Il secondo riguarda il LeBron Superstar, ovvero i ritorni economici che porta la presenza in campo del numero 23. Proprio per questa ragione sembra impensabile il ritiro di uno dei più forti giocatori nella storia senza un “Farewell Tour“, ovvero il saluto e ritiro da tutti i campi della NBA come è stato per Kobe Bryant, Dirk Nowitzki, Michael Jordan e il suo amico Dwayne Wade.
ANCORA LAKERS?
Considerando il suo ritiro un’opzione remota, c’è da capire con che maglia LeBron giocherà la prossima stagione. Il suo contratto biennale da 104 milioni di dollari (53 in questa stagione) firmato nel 2024 è ora scaduto, questo significa che LBJ è libero di firmare con qualsiasi squadra voglia, compresi i Lakers.

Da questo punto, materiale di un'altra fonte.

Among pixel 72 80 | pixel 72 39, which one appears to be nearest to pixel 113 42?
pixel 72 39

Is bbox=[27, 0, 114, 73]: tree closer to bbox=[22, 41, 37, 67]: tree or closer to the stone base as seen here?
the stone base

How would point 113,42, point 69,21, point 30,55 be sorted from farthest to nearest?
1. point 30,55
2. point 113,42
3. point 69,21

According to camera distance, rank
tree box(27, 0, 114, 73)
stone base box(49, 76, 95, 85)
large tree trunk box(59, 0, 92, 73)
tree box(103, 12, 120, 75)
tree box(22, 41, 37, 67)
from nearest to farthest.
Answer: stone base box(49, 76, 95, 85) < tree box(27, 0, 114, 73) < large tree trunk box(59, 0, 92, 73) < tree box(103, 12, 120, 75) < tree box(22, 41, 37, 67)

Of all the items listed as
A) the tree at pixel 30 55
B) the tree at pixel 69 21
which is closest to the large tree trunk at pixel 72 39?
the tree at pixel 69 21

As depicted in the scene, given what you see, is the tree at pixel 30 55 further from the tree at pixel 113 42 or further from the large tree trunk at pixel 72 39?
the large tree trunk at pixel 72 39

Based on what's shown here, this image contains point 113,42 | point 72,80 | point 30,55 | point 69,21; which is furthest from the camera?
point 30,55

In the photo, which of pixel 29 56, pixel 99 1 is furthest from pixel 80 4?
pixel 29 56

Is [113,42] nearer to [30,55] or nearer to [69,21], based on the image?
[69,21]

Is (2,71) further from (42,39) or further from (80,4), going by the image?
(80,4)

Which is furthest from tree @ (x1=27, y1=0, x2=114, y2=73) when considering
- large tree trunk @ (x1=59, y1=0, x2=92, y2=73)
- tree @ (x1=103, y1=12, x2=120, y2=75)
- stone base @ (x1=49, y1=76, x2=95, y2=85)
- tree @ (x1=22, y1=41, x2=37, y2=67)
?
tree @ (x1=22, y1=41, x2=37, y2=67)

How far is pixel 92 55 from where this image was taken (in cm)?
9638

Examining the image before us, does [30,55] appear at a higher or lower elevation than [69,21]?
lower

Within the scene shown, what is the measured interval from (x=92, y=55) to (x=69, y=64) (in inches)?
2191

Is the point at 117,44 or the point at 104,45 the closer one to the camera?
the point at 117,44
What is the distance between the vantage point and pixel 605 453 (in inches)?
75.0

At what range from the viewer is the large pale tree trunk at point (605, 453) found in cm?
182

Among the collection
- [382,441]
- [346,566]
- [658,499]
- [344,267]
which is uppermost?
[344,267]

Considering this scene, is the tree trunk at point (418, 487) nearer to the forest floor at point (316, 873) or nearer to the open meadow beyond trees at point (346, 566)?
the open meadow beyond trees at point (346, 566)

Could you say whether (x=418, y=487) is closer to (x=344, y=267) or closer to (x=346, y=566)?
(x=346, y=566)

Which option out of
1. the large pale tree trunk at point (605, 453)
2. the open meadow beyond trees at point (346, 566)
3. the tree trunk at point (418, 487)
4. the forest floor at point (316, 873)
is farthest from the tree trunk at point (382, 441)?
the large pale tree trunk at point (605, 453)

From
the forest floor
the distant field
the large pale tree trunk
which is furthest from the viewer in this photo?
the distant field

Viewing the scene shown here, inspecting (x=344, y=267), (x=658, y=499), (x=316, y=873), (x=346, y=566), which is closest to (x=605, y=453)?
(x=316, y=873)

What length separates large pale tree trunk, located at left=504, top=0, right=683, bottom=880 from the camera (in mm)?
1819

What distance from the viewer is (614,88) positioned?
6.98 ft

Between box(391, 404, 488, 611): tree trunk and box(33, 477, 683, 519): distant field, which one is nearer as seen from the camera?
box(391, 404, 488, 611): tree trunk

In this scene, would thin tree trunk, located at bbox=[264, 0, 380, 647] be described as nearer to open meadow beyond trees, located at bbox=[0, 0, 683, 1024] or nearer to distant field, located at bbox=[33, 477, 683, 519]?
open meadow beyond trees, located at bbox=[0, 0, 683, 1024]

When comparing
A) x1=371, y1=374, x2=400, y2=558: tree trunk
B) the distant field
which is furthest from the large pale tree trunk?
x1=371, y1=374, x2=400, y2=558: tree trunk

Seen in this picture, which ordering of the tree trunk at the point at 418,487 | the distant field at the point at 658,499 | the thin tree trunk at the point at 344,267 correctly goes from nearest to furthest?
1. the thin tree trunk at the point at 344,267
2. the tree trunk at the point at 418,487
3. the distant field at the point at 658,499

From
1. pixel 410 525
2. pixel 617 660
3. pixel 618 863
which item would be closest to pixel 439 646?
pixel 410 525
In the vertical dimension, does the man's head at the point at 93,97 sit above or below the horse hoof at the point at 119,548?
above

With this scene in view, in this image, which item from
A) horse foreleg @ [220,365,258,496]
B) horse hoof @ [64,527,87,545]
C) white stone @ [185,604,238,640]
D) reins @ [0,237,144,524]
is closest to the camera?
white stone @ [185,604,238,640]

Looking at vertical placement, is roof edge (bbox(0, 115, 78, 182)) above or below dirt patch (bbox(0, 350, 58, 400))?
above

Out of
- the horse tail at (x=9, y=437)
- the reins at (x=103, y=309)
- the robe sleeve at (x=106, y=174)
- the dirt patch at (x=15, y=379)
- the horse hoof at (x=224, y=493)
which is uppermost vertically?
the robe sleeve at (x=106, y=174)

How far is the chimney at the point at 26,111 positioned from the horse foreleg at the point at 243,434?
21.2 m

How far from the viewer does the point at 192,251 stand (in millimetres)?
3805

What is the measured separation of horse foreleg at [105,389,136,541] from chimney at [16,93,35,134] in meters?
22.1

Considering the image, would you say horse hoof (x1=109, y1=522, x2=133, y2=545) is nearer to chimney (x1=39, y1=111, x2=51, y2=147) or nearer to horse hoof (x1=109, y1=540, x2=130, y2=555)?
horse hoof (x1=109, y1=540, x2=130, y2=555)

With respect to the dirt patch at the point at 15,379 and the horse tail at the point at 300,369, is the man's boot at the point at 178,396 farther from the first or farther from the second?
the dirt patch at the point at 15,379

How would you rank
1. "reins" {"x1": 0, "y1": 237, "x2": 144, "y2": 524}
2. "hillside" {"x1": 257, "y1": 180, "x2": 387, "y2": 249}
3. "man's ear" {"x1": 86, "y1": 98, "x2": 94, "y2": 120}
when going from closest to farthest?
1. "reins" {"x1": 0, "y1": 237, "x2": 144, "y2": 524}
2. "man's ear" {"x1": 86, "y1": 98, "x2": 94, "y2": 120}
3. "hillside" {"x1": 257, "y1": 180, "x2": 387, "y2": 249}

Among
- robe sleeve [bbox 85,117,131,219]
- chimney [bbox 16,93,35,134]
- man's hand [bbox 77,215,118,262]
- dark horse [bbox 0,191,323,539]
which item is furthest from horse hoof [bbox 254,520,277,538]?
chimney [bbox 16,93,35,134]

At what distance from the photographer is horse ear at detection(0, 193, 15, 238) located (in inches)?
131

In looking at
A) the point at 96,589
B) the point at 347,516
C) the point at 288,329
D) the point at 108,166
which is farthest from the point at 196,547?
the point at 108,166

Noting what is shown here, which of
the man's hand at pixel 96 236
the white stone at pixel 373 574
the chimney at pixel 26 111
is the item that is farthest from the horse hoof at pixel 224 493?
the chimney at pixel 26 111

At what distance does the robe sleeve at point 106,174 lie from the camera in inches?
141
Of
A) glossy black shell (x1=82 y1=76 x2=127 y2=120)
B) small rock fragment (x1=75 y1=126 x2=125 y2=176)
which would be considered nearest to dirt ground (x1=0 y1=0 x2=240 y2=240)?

Gli stessi Lakers, però, nella prossima stagione hanno in casa già il contrattone di Luka Doncic (49 mln) e devono trattare il rinnovo di Austin Reaves e Rui Hachimura (entrambi attorno ai 30 mln si ipotizza) per non farsi scappare due pezzi fondamentali per il presente e futuro della franchigia.
Se vuole chiudere la carriera ai Lakers, LeBron deve abbassare le sue pretese economiche e scendere a compromessi lasciando la squadra nelle mani di Doncic e Reaves. Al tempo stesso è da valutare la posizione dei losangelini se decidono di rifondare attorno a Luka Doncic da zero oppure continuare con questa ossatura.
DOVE CI PIACEREBBE VEDERE IL RE
Il mondo NBA non vede l’ora di capire cosa farà la prossima stagione LeBron James, una scena già vista nel 2010 c0n l’iconica “The Decision” quando in diretta su ESPN annunciò la sua futura squadra, in quel caso i Miami Heat. Ora la situazione è simile e ipotiziamo, tra sogni e realtà, dove potrebbe andare LeBron.
Golden State Warriors: i rivali storici nella sua seconda epoca a Cleveland, ma casa del suo amico-nemico Steph Curry, vedere assieme i due più grandi cestisti contemporanei renderebbe la stagione 2026/2027 incredibilmente interessante per tutti gli amanti del Basket.
Cleveland Cavaliers: in tanti sognano il LeBron 3.0 in Ohio, ma per come sono costruiti oggi i Cavaliers sembra complicato. Detto questo, se LeBron è disposto a percepire il minimo salariale, sicuramente lo farebbe per la sua Cleveland.
Miami Heat: chiudere il cerchio nella sua seconda casa e nel posto dove ha vinto più titoli e si è consacrato come leggenda, Miami al pari di Los Angeles è una città perfetta anche per tutto ciò che non riguarda il basket.